### Exercise instructions:
Copy the rows below word for word, from the line containing "Can you sequence" through the end of the rows, both ends included.
-- Start of Exercise input --
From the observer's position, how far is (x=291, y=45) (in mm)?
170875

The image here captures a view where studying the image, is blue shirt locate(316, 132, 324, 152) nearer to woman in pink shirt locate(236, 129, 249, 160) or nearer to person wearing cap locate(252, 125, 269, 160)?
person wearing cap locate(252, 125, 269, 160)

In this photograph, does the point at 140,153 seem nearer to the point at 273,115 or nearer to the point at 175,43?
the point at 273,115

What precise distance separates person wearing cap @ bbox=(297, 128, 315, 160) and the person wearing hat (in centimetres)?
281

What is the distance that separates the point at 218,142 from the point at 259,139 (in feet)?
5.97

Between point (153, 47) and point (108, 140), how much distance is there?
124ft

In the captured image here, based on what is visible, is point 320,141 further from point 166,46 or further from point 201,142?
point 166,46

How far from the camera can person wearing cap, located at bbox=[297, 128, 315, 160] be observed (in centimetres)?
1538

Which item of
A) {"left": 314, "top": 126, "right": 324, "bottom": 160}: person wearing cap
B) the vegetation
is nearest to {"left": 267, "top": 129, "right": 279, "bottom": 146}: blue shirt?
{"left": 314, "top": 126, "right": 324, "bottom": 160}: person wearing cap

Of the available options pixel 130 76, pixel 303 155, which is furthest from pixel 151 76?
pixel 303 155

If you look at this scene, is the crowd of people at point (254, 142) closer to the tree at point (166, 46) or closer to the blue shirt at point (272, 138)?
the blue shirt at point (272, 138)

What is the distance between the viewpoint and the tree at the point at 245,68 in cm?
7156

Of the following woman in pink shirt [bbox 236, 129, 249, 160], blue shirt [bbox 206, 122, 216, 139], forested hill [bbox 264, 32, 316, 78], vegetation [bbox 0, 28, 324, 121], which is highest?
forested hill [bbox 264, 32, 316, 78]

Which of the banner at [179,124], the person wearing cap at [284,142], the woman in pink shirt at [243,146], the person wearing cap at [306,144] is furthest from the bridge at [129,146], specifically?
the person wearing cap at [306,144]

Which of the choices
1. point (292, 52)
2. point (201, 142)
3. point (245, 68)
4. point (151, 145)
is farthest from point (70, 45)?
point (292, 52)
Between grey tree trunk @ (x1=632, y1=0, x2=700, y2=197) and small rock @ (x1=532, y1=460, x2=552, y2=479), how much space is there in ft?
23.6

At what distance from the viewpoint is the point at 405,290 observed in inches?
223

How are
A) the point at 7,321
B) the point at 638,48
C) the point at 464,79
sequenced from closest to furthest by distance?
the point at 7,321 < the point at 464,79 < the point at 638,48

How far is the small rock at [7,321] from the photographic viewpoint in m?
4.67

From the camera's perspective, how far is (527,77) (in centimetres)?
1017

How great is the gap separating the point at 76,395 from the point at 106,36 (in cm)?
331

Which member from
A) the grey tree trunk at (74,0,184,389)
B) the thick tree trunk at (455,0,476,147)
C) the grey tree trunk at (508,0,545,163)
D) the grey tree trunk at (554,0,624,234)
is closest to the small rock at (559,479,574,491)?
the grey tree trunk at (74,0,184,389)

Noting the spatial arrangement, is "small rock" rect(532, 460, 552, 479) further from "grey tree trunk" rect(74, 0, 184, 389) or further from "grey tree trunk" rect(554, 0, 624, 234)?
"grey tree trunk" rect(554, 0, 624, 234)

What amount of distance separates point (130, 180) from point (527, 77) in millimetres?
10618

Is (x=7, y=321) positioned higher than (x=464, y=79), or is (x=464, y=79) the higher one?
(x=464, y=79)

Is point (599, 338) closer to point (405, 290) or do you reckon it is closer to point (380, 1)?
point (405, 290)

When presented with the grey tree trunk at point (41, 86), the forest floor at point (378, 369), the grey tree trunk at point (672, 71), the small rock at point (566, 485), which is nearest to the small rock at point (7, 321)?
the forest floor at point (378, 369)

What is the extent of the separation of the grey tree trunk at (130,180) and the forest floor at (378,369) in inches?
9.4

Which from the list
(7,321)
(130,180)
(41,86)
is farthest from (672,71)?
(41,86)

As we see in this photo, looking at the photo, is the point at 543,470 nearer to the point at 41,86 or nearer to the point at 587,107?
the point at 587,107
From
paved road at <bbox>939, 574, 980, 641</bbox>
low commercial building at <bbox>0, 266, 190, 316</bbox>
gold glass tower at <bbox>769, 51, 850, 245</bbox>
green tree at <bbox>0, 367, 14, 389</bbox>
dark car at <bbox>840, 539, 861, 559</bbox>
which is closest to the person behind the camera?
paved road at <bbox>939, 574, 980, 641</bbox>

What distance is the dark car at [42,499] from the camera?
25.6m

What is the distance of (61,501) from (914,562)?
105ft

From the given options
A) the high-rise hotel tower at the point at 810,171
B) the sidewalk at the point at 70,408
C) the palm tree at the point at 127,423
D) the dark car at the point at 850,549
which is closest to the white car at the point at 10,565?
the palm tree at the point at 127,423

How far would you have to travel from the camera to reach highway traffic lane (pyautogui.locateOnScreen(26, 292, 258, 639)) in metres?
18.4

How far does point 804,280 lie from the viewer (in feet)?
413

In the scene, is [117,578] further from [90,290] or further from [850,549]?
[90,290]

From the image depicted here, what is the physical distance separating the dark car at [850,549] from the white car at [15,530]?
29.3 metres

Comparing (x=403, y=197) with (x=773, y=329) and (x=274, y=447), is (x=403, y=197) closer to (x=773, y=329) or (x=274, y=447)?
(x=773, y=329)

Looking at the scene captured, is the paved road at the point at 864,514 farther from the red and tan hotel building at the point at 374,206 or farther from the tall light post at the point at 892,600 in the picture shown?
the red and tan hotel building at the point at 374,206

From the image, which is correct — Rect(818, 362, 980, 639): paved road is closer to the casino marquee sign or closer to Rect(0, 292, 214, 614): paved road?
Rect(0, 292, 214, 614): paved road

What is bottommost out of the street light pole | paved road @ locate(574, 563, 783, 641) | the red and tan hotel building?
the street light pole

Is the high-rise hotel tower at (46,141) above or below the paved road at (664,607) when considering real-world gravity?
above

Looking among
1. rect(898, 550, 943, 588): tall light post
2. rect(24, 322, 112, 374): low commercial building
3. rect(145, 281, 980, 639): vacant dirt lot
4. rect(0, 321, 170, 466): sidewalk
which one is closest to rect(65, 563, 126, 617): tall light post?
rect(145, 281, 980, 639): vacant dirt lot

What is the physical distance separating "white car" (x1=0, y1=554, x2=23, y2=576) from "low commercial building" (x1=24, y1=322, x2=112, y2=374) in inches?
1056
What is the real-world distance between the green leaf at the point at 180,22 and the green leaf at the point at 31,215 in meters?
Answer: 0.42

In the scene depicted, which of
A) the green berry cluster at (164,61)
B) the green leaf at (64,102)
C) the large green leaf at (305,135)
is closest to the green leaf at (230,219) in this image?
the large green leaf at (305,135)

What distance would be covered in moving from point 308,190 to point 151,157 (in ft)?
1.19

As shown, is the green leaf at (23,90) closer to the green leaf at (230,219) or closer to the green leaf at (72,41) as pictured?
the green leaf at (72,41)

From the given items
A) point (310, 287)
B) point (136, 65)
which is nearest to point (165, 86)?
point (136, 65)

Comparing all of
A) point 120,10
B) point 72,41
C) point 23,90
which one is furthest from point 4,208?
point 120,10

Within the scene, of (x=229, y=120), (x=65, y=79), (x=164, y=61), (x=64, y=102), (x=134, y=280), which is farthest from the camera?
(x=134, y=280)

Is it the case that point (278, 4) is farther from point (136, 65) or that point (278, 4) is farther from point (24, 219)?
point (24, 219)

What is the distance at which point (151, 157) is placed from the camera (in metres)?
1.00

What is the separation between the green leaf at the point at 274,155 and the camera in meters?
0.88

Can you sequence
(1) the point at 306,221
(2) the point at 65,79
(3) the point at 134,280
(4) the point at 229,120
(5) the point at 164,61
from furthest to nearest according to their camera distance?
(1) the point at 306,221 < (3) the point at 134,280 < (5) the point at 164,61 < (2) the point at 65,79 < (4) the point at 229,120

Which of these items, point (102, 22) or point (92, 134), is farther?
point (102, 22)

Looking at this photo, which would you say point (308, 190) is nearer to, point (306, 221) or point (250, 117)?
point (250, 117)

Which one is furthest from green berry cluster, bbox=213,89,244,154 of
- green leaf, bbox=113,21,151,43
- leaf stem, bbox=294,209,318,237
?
-- End of Exercise input --
### Finished answer:
Can you sequence
(1) the point at 306,221
(2) the point at 65,79
(3) the point at 134,280
(4) the point at 229,120
(5) the point at 164,61
from furthest to nearest according to their camera distance?
(1) the point at 306,221 < (3) the point at 134,280 < (5) the point at 164,61 < (2) the point at 65,79 < (4) the point at 229,120

Which of these items, point (102, 22) or point (92, 134), is farther?
point (102, 22)

Looking at this photo, which would you say point (308, 190) is nearer to, point (306, 221) or point (250, 117)?
point (250, 117)

Which one is furthest from green berry cluster, bbox=213,89,244,154 of
- green leaf, bbox=113,21,151,43
- leaf stem, bbox=294,209,318,237
?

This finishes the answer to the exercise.